The programming of these complexes can be broadened to connect spaces throughout the site to create large gardens and beautifully designed multifunctional spaces. Reflection and connection are both known to decrease our body’s stress response.
Doctors who seek more freedom in their medical practice are also interested in work-shared space.
With the cost of private practice escalating, largely because of increased legal and administrative requirements, most new doctors opt to join large healthcare groups. These groups focus on efficiency and cost-cutting, requiring doctors to diagnose and treat symptoms within set time constraints. By limiting time with the patient, they are less able to build trusting relationships.
Thus, systemic issues that negatively impact a patient’s quality of life are going unnoticed and untreated. The inability to provide holistic care to patients, combined with the burden of excess administrative requirements, is affecting the mental and spiritual wholeness of many doctors.

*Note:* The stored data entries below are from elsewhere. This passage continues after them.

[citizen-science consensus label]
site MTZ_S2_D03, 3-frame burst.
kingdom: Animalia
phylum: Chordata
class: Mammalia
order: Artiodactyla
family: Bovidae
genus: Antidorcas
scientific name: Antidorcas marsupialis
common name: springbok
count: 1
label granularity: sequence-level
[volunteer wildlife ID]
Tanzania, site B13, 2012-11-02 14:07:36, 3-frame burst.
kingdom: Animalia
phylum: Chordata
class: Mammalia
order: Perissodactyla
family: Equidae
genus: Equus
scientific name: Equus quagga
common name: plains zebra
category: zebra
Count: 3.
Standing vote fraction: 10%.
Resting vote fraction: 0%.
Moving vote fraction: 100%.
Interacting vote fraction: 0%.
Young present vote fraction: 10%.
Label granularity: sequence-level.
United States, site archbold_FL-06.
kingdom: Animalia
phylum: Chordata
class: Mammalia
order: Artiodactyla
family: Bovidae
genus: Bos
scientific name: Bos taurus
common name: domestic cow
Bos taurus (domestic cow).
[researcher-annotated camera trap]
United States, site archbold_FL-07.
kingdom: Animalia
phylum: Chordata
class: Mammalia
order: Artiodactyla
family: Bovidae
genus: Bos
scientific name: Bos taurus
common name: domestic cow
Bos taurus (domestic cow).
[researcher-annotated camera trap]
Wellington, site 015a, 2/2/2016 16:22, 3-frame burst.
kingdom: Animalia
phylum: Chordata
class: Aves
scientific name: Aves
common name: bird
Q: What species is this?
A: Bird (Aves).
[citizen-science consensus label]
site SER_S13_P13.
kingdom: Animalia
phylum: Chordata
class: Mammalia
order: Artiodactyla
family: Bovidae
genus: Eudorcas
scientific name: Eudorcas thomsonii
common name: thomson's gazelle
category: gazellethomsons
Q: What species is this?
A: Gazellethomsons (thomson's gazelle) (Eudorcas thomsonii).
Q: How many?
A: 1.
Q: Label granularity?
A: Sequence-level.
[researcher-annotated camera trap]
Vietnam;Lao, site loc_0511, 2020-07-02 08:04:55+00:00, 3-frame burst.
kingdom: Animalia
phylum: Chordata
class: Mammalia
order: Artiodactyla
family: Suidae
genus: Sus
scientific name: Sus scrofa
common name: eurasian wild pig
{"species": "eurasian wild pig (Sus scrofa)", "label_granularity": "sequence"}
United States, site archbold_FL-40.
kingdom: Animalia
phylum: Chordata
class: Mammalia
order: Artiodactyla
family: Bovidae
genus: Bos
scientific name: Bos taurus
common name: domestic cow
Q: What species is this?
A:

“He who cures a disease may be the skillfullest, but he that prevents it is the safest physician.” —Thomas Fuller
Taking a cue from Thomas Fuller, it’s important to recognize that prevention is much less expensive than treatment. That is especially true for chronic conditions related primarily to lifestyle factors. Even insurance providers and medical professionals are acknowledging the efficacy of alternative care on patients suffering chronic disease.
As planners and designers, we need to work with clients to determine the best way to bring patients, traditional medical doctors, and alternative-care practitioners together. The challenge is creating affordable and flexible space for alternative-care practitioners and education programs.
By evaluating models where medical services are run side by side with lifestyle services, we can understand the significant benefits of integrative medical practices.
The combination of traditional, alternative care, creative-expression programs, and immersive connections to nature can result in communities that provide warmth and connection through person-to-person relationships. That is essential to mental and spiritual well-being. We can never improve the overall physical health of those suffering chronic conditions without addressing the issues that are causing the problems.